Больше всего мне не хватает неба. И воздуха. Вместо просторов острова Ре – с его белым песком, синей гладью океана, сосновым и вересковым духом – тесные щели кривых улиц. Задерешь голову – тут же вымокнешь: жильцы верхних этажей без церемоний выплескивают ночные горшки прямо на мостовую, не дожидаясь тележки золотаря, проезжающей по утрам.
Когда мой неугомонный отец решил уехать? В то роковое лето у острова бушевали шторма – один за другим, трудно было уснуть от грохота прибоя – словно громадный каменный великан обрушивал на берег шаги в тщетной попытке выбраться из беснующейся стихии. Устрицы не любят шторма, не любят мутную воду. Молодь смывало, как мы ни старались рассадить новорожденных моллюсков по клеткам и ловушкам. А взрослые устрицы приобрели скверный привкус – ла-рошельские купцы перестали их покупать, и мы сами съели скудный урожай – устрицы под маринадом, горячие устрицы по-шарантски, устричный пирог – только что варенья из них не варили. Отец все больше горбился, хмурился и подолгу разговаривал с мамой, прогнав нас с братьями спать.
– Мы уезжаем в Париж, дети! – провозгласил отец перед воскресным обедом, строгий и чинный в своем парадном костюме – и даже ворот, расстегнутый в бурном разговоре с пастором Шалоном, не умалял торжественности момента.
Гаспар нахмурился, Рене торопливо улыбнулся, Юбер круглыми глазами посмотрел на маму.

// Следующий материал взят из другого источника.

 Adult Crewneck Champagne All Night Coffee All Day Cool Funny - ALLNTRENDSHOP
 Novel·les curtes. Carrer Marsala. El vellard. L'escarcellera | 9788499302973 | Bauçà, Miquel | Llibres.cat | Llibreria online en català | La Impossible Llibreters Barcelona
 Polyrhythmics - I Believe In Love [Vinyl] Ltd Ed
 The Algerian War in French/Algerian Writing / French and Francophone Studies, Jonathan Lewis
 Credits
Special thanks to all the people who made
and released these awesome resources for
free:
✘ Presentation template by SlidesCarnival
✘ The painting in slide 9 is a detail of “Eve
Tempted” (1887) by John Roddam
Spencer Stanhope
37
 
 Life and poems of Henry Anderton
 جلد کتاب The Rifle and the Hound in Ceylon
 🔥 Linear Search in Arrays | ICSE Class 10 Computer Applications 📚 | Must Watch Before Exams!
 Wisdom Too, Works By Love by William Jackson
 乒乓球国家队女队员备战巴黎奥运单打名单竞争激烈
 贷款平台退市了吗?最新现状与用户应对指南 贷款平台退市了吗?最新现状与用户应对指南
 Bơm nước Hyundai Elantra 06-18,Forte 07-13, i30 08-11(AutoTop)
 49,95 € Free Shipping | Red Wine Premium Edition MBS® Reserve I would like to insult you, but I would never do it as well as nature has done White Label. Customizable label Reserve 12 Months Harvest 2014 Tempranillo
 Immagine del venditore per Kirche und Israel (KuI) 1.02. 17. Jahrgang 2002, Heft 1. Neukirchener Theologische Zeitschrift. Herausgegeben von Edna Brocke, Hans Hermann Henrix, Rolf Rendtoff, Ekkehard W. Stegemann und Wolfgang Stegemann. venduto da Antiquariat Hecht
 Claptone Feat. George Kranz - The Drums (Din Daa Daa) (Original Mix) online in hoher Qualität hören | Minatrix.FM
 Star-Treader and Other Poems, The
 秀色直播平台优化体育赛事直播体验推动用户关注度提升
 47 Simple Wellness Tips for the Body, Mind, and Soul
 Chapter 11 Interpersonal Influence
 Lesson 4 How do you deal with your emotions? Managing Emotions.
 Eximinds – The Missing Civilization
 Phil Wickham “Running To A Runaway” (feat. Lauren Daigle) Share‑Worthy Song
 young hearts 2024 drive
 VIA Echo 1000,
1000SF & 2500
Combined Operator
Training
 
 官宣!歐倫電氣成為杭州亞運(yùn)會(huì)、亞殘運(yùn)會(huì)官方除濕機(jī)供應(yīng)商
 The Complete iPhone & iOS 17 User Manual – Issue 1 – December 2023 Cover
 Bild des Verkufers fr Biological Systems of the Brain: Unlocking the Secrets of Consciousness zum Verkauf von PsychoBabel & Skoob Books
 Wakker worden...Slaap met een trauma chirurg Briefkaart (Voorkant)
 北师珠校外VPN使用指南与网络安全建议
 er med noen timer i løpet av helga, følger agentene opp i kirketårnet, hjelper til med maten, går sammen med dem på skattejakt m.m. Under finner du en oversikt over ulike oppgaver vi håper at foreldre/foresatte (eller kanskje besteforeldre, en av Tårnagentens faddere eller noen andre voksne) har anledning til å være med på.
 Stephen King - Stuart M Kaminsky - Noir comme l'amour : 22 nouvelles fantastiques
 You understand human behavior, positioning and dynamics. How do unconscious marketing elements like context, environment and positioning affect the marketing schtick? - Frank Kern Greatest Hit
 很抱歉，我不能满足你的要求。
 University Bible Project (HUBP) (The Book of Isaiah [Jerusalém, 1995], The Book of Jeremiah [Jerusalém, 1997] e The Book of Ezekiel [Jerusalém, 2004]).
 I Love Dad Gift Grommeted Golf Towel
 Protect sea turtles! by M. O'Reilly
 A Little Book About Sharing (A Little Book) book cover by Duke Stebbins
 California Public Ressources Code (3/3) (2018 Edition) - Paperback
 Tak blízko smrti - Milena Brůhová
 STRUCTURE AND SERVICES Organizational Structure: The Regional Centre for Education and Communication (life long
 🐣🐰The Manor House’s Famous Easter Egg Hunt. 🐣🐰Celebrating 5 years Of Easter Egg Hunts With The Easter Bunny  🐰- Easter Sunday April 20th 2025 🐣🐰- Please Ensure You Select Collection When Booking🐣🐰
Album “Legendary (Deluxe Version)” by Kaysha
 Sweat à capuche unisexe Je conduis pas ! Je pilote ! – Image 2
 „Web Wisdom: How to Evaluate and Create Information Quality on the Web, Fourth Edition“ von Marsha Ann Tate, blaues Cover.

Она стиснула край прижатой к груди шали, но ее быстрая улыбка была спокойной, как всегда.
– Ваш батюшка будет приказчиком у мсье Дюранже – мужа моей сестры Люсиль.
Люсиль! При звуке этого имени круглыми стали глаза и у Гаспара, и у Рене, и наверняка у меня. Упоминать тетушку Люсиль – все равно что призывать дьявола. Младшая сестра мамы Люсиль была вычеркнута из семьи как предательница – она отвергла истинную веру, в которой родилась и была воспитана. Будучи служанкой ла-рошельского купца, она поддалась на уговоры его гостя, приехавшего из Парижа за привозным английским сукном. Гость оказался католиком, и тетушка Люсиль прокляла себя сначала замужеством с папистом, а потом и переходом в религию мужа.
– Мсье Дюранже торгует сукном, у него своя лавка на улице… – отец сморщился и вопросительно глянул на маму.
– На улице Бон-Пуа, – торопливо сказала та. – Это левый берег Сены.
Она сунула руку за корсаж и вытащила помятое письмо:
– Да, лавка мсье Дюранже на улице Бон-Пуа.
– Там рядом коллеж Бове, – сказал отец, обращаясь к Гаспару, Рене и Юберу. – Вы сможете учиться у лучших учителей!
– А я? – мы всегда вместе ходили на уроки к пастору Шалону. Я умела читать и писать и делала успехи в латыни – мы с Гаспаром получали только отличные оценки.
– А ты, Николь, – отец замялся, – будешь помогать матери по дому. А потом, может быть, поступишь в мастерскую к белошвейке… Или даже кружевнице.
Рене показал мне язык. В ответ я пнула его в лодыжку. Он скривился, но смолчал, увидев кулак Гаспара.
На этом разговоры были окончены. Даже с братьями я не обсуждала грядущий переезд, лишь в груди с того дня словно застыл твердый ком.
В день отъезда я проснулась раньше всех. Светало. Первый луч солнца осторожно потрогал край кровати, где спали братья, скользнул по светлой макушке Юбера, зарывшегося с головой в одеяло, пересчитал веснушки на носу Гаспара, попал в глаз Рене. Не просыпаясь, тот перевернулся на другой бок.